I can't think of a single game that manages to have enemies correspond to your level rather than area or story progression actually contribute to the game. It just makes trying to get better gear ultimately a pointless task because the enemies get strong at the same rate so you might as well stay weak.
I think Breath of the Wild handled this well. Not perfectly, but well. The enemies don't scale at all, The red bokoblins are always red bokoblins, and the gold lionels are always gold lionels. There is a wide range from the weakest ones to the strongest ones though. Aside from the tutorial plateau, there are no hard barriers to going anywhere.
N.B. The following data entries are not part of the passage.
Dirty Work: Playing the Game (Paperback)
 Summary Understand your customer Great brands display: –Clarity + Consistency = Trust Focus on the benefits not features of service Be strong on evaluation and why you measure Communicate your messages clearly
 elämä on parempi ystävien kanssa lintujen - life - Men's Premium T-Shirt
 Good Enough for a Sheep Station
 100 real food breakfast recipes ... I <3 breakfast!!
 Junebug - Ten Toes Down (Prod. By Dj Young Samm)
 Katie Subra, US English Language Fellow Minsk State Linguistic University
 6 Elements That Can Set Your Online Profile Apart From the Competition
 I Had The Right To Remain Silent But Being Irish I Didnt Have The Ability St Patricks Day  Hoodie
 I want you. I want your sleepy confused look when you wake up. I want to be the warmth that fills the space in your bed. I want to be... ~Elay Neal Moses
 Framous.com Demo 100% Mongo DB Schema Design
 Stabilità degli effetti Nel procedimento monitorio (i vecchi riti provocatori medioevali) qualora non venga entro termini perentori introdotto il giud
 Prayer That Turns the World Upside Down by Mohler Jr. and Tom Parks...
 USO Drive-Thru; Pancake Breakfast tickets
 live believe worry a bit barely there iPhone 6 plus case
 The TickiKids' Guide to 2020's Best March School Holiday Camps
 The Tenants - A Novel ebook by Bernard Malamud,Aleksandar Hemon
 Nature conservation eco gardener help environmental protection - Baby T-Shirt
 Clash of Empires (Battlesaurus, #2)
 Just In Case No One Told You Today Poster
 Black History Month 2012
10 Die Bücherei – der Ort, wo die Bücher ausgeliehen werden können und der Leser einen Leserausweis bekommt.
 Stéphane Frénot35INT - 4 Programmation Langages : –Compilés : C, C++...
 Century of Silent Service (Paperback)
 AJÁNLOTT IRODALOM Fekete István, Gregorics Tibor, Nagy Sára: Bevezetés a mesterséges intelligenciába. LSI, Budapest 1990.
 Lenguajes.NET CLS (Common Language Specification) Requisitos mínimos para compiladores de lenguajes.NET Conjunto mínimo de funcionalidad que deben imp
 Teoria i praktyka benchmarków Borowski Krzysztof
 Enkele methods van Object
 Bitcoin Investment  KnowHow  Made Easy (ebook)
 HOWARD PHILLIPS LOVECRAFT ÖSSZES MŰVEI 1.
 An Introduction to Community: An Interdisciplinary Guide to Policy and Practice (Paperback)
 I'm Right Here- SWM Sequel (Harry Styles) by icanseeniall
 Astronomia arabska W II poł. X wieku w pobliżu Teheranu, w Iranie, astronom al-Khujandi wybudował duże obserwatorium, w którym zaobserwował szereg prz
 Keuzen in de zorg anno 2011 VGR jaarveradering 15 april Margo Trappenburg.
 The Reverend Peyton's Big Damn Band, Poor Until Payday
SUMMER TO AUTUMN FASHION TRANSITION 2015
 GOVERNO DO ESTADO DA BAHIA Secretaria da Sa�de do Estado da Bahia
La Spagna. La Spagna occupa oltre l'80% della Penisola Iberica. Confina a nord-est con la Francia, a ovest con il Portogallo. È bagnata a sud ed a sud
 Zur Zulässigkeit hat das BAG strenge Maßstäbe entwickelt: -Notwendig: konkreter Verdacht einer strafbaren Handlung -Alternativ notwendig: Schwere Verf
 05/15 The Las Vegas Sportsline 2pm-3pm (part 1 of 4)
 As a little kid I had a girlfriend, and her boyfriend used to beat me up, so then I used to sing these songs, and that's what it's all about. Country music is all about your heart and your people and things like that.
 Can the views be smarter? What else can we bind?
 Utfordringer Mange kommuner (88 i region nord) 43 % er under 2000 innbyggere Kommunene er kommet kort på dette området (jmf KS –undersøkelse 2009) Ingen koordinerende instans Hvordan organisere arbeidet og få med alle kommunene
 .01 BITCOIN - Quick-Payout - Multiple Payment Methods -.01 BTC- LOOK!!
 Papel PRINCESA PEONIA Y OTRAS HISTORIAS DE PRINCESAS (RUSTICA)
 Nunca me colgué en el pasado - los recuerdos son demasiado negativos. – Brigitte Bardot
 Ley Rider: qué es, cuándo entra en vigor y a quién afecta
Once you unlock the glide ability, you can travel anywhere, including straight to the castle to fight Ganon. The only thing holding you back are the enemies, which stronger weapons and increased health/stamina genuinely help you dispatch. It can be fun to venture into dangerous terrain and grab a weapon that is stronger than what you're supposed to have, and since they break it isn't something you get to use to cheese your way through the rest of the game.
The combat itself can be kind of repetitive, and some of the strongest enemies are basically just damage sponges, but you do get a strong sense of growth as the game develops. I think the fact that leveling isn't even required to win the game helps a lot with it. You don't go to all the shrines and invest in upgraded health/stamina because it is necessary for progression. You do it because it is useful, but it is just as exciting to take the minimalist route as it is to take the completionist one.
I believe the ratio of enemies and the quality of drops increases as you beat the divine beasts
There is actually a subtle enemy scaling in BOTW that iirc is based on how many enemies you kill (counted by each first enemy defeat, so farming the same bokoblin camp over and over doesn't increase the number). Beating the bosses in the Divine Beasts gives the progression tracker a huge boost, hence why it's associated with them but engaging with the Divine Beasts isn't necessary to progress the enemy tiers.
Some enemies will always be fixed encounters but others will increment through the enemy color tiers as you progress through the game and defeat more of the area encounters. This is why you can actually miss an entire tier of Lynel weaponry if you progress too fast.
Sorry if i phrased it poorly, but I don't count this as enemy scaling. Scaling requires the enemy to change based on your strength. Enemies having different strength based on area isn't scaled to you, it's just level design.